Being proactive about addressing these questions can help businesses make better decisions when selecting pieces of data to incorporate within their claims processes.

4. How can paper reduction help mitigate challenges and roadblocks within the claims process?

Historically, claims processing has primarily been paper-based. However, as more and more companies begin to invest in automation, we see how valuable digitization can be. Transitioning from paper processes to automated platforms offers multiple advantages for not only the claims organization and its employees, but also for claimants. According to an article from McKinsey, digitization is beneficial to key stakeholders and can “lower cost, increase flexibility, improve quality with lower risk” and offer “faster service and distinctive insights.” One way claims organizations can implement automation and begin to digitize their claims process is to work with a technology-enabled services partner to capture and code bills into a bill review platform on the front-end, which may help reduce the time and energy an adjuster would have spent to manually import the data themselves from paper bills. Though fully eliminating paper processes may pose challenges to claims organizations, encompassing digitized processes can produce effective results, especially within the workers’ compensation and auto casualty industries, which require both repetitive action and large volumes of information and data.

5. What do you envision the near future of claims automation will look like in the auto casualty and workers’ compensation industries?

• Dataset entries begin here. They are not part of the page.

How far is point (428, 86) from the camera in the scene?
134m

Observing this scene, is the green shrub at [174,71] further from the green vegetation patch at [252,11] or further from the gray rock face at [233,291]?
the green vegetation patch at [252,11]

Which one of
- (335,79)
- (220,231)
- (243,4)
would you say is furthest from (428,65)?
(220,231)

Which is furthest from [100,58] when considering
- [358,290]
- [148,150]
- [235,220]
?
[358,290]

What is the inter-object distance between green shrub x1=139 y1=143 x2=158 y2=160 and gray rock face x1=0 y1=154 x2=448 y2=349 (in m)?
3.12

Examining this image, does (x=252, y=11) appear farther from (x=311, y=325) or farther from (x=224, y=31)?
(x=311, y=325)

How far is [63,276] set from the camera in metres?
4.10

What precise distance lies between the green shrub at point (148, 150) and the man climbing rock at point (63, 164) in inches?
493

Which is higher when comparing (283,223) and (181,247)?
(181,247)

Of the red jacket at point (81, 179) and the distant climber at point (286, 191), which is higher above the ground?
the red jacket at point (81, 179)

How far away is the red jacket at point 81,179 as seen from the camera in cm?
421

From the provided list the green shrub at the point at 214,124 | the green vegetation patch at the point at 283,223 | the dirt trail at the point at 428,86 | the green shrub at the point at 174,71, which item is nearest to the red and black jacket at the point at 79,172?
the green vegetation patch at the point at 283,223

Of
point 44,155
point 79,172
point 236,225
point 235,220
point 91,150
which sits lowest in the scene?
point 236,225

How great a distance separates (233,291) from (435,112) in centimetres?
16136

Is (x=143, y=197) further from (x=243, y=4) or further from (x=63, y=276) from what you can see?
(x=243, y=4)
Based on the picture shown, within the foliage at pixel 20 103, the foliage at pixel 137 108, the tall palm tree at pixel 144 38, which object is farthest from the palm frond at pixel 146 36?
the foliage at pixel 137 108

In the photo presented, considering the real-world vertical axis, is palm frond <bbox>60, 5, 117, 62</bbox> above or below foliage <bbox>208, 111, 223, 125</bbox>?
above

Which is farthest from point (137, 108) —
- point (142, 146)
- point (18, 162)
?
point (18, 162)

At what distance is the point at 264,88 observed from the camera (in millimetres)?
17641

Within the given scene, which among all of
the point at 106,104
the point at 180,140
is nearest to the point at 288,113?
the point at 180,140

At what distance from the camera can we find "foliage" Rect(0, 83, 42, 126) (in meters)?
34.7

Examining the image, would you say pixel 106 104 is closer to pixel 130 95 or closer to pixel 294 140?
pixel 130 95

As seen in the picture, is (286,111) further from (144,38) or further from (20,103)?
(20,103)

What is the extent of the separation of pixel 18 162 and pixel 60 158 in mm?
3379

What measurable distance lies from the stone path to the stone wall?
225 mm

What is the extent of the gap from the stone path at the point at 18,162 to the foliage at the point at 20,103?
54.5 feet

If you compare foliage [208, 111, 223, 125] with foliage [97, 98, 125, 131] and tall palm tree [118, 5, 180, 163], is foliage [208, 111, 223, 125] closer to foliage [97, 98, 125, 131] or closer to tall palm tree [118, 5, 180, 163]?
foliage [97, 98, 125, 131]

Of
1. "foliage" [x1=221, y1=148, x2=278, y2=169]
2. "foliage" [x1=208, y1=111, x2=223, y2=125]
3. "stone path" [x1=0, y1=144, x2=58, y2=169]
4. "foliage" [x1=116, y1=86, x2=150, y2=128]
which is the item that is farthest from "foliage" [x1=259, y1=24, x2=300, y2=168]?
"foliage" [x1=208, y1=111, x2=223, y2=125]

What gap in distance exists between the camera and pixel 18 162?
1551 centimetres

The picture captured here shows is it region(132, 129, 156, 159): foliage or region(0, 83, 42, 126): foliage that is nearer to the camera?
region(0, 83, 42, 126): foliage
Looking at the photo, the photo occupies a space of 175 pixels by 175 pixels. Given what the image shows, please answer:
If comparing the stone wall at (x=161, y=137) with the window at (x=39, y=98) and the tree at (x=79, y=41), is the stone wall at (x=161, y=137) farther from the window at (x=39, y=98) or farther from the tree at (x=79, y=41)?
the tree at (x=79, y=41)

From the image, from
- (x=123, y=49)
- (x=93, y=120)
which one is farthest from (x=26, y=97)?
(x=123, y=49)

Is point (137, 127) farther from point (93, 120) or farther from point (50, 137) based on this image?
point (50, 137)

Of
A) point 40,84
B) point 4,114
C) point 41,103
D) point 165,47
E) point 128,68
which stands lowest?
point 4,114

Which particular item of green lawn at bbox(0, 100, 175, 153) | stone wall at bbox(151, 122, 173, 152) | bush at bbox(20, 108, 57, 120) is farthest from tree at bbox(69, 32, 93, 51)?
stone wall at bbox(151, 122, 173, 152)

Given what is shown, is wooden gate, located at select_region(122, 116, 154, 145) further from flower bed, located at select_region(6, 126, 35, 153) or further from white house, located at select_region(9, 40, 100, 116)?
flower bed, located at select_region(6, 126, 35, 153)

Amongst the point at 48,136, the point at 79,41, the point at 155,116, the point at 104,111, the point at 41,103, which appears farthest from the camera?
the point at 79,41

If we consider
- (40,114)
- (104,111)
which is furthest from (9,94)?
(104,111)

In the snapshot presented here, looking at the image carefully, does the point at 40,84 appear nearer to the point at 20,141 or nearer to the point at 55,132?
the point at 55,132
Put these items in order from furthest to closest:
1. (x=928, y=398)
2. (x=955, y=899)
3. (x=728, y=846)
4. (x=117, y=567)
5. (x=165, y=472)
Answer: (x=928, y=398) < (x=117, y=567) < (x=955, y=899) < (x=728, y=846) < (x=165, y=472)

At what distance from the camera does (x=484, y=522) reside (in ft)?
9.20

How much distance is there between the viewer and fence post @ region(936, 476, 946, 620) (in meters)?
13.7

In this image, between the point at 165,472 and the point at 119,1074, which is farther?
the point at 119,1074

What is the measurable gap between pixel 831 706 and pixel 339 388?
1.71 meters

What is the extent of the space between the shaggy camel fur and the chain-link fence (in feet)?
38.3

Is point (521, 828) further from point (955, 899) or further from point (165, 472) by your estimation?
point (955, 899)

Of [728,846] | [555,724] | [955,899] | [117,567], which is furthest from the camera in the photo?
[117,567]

There is a wide variety of both existing and emerging automated tools that I envision will be quite popular. Along with the examples mentioned previously, we are seeing companies increasingly adopt existing technologies, such as electronic billing and payments, and optimizing the use of legacy technologies such as rules engines. In terms of newer technologies, I believe artificial intelligence will continue to be one of the leading trends in automation. According to PwC, “72% of business execs believe AI will be the business advantage of the future.” There are multiple types of artificial intelligence, including rules-based learning, machine learning, deep learning and more, that I think will make strong appearances in the market. I like to refer to these systems as ‘smarter solutions’ since they help us become more automated. The automation that we realize from these systems help us facilitate better decision-making by simplifying thereby increasing operational efficiency within the claims process. These innovative machines are the way of the future and will be more prevalent than ever in the upcoming years, as companies seek ways to implement smarter solutions.

Conclusion

The auto casualty and workers’ compensation industries are inching their way towards increased claims automation every day, which can positively improve a company’s productivity, efficiency and timeliness to complete their goals and objectives. Making smarter decisions such as increasing straight-through processing, incorporating more data into claims processes and transitioning from paper processes to digitization, are a few ways in which businesses can produce quality work, mitigate challenging pain points and deliver effective outcomes for both internal and external stakeholders.